##### DOCUMENT TEXT #####

The public works that were initiated in 1846 had always been intended as a temporary and limited response to a situation. Peel’s Government had assumed that the conditions would improve with that year’s harvest. Taking over from Peel, the Whigs, ideologically opposed to such schemes, were confident that they could close down the public works by the end of summer. However, the massive destruction of the potato crop in the fall of 1846 forced them to reopen the works and to admit far larger numbers than anyone had envisioned. To make matters worse, the winter of 1846-1847 was one of the coldest in recent years, with unusual amounts of snow. Those who wanted relief, poorly dressed under the best of circumstances, had to work in terrible weather for insufficient amounts of food. This was not a matter on which Trevelyan wished to elaborate.
He was quick, however, to point out other problems in using public works as the principal form of emergency relief. Those working on the relief projects were expected to buy the imported corn meal, initially from government distribution points. However,
the country was so entirely destitute of the resources applicable to this new state of things, that often, even in large villages, neither bread nor flour was to be procured; and in country districts, the people had sometimes to walk twenty miles before they could obtain a single stone of meal (253-54).
The local Relief Committees were to act as temporary substitutes for the missing corn factors. Yet, as Trevelyan pointed out, although the wages in the beginning were above the usual rate for rural workers, ‘at the existing prices of food, they were insufficient for the support of a family, melancholy proof of which was afforded by daily instances of starvation in connexion with the Relief Works’ (257). This last sentence contains one of those rare instances in which Trevelyan had recourse to the word ‘starvation’ in the article.
According to Trevelyan’s figures, by March 1847 734,000 persons were employed daily, supporting nearly three million persons, assuming about four individuals per family. Over one-third of the nation was dependent upon relief. Although the purpose of the works was to feed the destitute, Trevelyan was appalled at these numbers. ‘The general failure of the potato crop [in the autumn of 1846] spread despondency and alarm from one end of Ireland to the other, and induced every class of persons to throw themselves upon the Government for aid’ (254). Like many observers, Trevelyan was convinced that the numbers on relief were swollen by corruption.
The attraction of money wages regularly paid from the public purse…led to a general abandonment of other descriptions of industry…. Landlords competed with each other in getting the names of their tenants placed on their lists; farmers dismissed their labourers, and sent them to the [relief] works; the clergy insisted on the claims of their members…the fisheries were deserted… (256).

#####

● WORK TASK 1
Reproduce the passage on the 1846 relief works, beginning at the words that have "The public works that" and stopping after "wished to elaborate.".
● WORK TASK 2
According to Trevelyan's figures in the passage on the 1846 relief works, how many persons were employed daily by March 1847?
The rows that follow were drawn from a separate source.

##### DATA EXTRACT #####

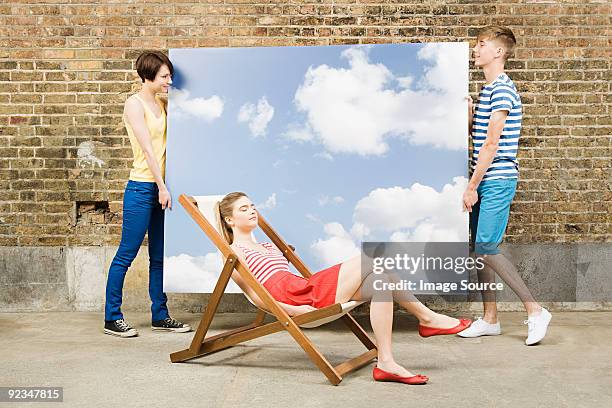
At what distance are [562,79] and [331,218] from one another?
2.19 metres

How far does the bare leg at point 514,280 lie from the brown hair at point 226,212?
167 centimetres

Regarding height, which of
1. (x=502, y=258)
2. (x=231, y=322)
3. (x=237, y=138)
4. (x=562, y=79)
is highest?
(x=562, y=79)

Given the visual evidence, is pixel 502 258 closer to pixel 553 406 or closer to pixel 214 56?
pixel 553 406

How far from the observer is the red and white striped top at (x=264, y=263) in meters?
4.21

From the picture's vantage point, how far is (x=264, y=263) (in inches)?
168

#####

● YOUR RESPONSE 1
The public works that were initiated in 1846 had always been intended as a temporary and limited response to a situation. Peel’s Government had assumed that the conditions would improve with that year’s harvest. Taking over from Peel, the Whigs, ideologically opposed to such schemes, were confident that they could close down the public works by the end of summer. However, the massive destruction of the potato crop in the fall of 1846 forced them to reopen the works and to admit far larger numbers than anyone had envisioned. To make matters worse, the winter of 1846-1847 was one of the coldest in recent years, with unusual amounts of snow. Those who wanted relief, poorly dressed under the best of circumstances, had to work in terrible weather for insufficient amounts of food. This was not a matter on which Trevelyan wished to elaborate.

● YOUR RESPONSE 2
734,000 persons